Your work offers me solace, Caitlín. I read it in the fall and winter evenings. I have for some years now. I would bet others do as well. There is most likely a thinner slice of solace for you, its creator. As in all art, your struggles become our light. It is a cold cold irony. ♡
Kiki Lang
Oct. 30th, 2015 09:04 pm (UTC)
Lovecraft use to get his work returned with notes on changes the editor wanted. He would freak, until he was told that specific editor(All editors.) didn't remember shit. after that he would just hold onto his work, and return it like he had made the changes. So what if you finished work doesn't match your outline? I doubt he would even remember.
Oct. 30th, 2015 11:33 pm (UTC)
Re: Lovecraft

I once did nothing but resubmit a manuscript in a different font (this was when I was writing for DC Comics). And it worked.
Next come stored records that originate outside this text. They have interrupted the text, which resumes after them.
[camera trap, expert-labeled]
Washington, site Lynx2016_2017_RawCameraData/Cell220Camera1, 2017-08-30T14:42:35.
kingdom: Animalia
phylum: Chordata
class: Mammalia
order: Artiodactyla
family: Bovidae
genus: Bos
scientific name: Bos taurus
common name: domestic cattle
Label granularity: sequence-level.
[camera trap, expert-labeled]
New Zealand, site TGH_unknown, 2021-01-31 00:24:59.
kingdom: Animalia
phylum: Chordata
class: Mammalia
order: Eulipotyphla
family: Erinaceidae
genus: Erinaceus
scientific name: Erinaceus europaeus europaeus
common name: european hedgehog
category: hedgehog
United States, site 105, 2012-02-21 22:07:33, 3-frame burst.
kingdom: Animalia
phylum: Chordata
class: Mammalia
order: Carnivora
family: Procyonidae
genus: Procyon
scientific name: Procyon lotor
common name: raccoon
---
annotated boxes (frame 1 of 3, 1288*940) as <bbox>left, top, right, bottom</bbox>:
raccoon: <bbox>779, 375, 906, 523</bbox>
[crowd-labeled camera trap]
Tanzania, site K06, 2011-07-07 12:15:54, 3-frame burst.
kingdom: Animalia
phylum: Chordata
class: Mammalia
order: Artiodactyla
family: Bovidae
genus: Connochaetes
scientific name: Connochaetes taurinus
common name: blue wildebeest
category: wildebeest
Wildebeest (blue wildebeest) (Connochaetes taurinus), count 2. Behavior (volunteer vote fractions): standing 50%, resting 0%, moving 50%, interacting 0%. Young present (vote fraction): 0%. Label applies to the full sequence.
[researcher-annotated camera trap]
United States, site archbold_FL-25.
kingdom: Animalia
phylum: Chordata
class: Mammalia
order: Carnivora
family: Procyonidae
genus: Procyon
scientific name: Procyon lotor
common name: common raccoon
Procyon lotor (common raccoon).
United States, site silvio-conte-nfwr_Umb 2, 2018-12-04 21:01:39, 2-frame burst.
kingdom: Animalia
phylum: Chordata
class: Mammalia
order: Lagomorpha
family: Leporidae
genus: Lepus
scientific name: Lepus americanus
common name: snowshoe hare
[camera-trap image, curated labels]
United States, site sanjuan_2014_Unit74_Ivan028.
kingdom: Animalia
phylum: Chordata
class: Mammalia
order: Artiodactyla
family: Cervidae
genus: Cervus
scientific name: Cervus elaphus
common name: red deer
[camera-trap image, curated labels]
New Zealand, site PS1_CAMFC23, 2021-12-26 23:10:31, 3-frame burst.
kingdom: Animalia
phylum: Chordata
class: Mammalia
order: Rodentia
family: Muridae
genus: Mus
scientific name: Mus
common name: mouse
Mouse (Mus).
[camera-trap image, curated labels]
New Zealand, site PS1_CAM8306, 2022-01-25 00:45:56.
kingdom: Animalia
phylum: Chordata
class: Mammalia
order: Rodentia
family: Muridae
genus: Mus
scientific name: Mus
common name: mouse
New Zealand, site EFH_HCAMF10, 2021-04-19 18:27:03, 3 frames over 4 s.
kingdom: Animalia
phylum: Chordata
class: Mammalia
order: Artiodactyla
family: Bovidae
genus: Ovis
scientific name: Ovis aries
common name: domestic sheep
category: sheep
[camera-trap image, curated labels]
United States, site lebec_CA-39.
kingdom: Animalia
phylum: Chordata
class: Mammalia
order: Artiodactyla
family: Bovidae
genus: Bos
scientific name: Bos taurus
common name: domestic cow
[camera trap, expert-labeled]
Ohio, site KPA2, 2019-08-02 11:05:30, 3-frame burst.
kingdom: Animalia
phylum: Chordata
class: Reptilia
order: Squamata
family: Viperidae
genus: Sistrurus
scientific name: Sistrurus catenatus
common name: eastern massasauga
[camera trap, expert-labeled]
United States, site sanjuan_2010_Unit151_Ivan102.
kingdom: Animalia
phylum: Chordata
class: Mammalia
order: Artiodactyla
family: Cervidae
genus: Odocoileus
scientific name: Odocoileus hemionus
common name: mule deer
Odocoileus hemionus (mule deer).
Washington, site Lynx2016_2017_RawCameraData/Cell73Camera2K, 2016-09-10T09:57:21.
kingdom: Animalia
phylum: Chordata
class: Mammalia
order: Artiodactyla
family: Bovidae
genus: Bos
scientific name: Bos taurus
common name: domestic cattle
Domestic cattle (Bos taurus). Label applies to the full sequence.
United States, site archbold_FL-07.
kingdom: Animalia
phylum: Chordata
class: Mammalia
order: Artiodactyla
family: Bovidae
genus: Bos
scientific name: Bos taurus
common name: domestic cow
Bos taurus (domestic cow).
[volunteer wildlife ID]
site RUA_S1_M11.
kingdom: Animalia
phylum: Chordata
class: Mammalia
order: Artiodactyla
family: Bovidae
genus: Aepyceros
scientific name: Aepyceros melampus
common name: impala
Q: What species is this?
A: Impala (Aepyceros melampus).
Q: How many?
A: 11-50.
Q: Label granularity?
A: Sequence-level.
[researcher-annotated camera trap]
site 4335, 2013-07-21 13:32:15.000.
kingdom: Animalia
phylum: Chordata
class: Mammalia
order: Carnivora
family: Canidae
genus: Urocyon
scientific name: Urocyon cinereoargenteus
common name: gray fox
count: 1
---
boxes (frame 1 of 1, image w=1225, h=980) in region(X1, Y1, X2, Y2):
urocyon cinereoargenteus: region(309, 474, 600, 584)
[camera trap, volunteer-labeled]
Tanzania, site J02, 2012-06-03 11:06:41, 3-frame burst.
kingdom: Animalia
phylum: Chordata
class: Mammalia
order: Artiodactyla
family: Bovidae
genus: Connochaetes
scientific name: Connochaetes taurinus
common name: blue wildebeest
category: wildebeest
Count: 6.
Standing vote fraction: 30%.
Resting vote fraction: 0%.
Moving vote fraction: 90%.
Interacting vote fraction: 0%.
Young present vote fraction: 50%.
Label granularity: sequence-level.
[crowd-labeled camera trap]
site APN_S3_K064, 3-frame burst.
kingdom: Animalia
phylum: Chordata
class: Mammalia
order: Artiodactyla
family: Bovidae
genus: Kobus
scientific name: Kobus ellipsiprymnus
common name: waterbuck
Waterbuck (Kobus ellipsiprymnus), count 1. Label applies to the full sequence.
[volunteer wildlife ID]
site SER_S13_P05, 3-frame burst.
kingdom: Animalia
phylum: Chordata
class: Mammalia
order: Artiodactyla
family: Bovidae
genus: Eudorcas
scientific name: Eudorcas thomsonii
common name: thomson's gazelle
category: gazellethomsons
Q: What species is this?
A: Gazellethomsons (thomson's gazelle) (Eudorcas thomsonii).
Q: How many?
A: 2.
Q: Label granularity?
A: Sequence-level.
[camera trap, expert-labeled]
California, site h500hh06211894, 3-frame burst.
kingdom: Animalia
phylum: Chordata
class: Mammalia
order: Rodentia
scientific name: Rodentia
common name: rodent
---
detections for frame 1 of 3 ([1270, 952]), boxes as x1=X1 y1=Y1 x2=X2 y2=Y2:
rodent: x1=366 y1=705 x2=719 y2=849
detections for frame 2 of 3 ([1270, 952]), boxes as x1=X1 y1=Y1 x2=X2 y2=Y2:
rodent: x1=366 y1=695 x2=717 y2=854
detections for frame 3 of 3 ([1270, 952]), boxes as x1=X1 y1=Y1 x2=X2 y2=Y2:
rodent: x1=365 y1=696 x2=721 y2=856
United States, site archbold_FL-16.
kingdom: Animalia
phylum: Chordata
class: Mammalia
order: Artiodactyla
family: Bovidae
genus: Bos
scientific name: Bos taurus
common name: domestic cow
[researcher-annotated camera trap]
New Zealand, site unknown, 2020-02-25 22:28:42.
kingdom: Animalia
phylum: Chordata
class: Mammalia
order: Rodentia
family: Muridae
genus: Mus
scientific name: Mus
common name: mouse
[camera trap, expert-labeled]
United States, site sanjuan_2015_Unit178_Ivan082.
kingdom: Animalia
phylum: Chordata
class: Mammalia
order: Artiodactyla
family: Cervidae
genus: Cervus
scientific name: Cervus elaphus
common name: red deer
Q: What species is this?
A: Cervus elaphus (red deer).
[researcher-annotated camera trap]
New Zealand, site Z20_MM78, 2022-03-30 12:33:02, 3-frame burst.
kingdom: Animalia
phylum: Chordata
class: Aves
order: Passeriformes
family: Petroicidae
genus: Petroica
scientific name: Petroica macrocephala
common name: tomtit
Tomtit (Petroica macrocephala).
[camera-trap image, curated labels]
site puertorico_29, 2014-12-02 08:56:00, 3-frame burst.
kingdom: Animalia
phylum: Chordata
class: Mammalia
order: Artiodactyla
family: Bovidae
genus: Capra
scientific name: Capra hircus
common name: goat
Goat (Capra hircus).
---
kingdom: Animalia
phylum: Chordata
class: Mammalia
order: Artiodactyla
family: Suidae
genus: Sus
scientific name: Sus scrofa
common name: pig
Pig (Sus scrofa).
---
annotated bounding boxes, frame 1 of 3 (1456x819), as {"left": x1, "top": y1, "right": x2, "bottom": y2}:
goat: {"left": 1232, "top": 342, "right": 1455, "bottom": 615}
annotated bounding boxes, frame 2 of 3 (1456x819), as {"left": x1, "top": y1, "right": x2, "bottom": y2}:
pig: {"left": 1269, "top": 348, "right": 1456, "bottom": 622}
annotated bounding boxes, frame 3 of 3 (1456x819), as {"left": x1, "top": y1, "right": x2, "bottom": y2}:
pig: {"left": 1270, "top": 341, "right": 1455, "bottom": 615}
And no, it does not at all matter if the outline doesn't match the novel. That's not the issue. The issue is, among other things, my wasting days to write the thing.
Rachel Fending
Oct. 31st, 2015 02:02 pm (UTC)
Not particularly related to the comment thread, but...This is just to say thank you, thank you for writing the Drowning Girl. I discovered the audiobook version on Audible and loved it but pretty quickly realized I wanted to *see* the words, so I ended up sort of doing both. It was the first of your work I'd encountered, and one of the very best things I've ever, ever read. Literary and beautiful and frightening and compelling. The kind of book you read slowly so you absorb every single word. I loved it. Thank you.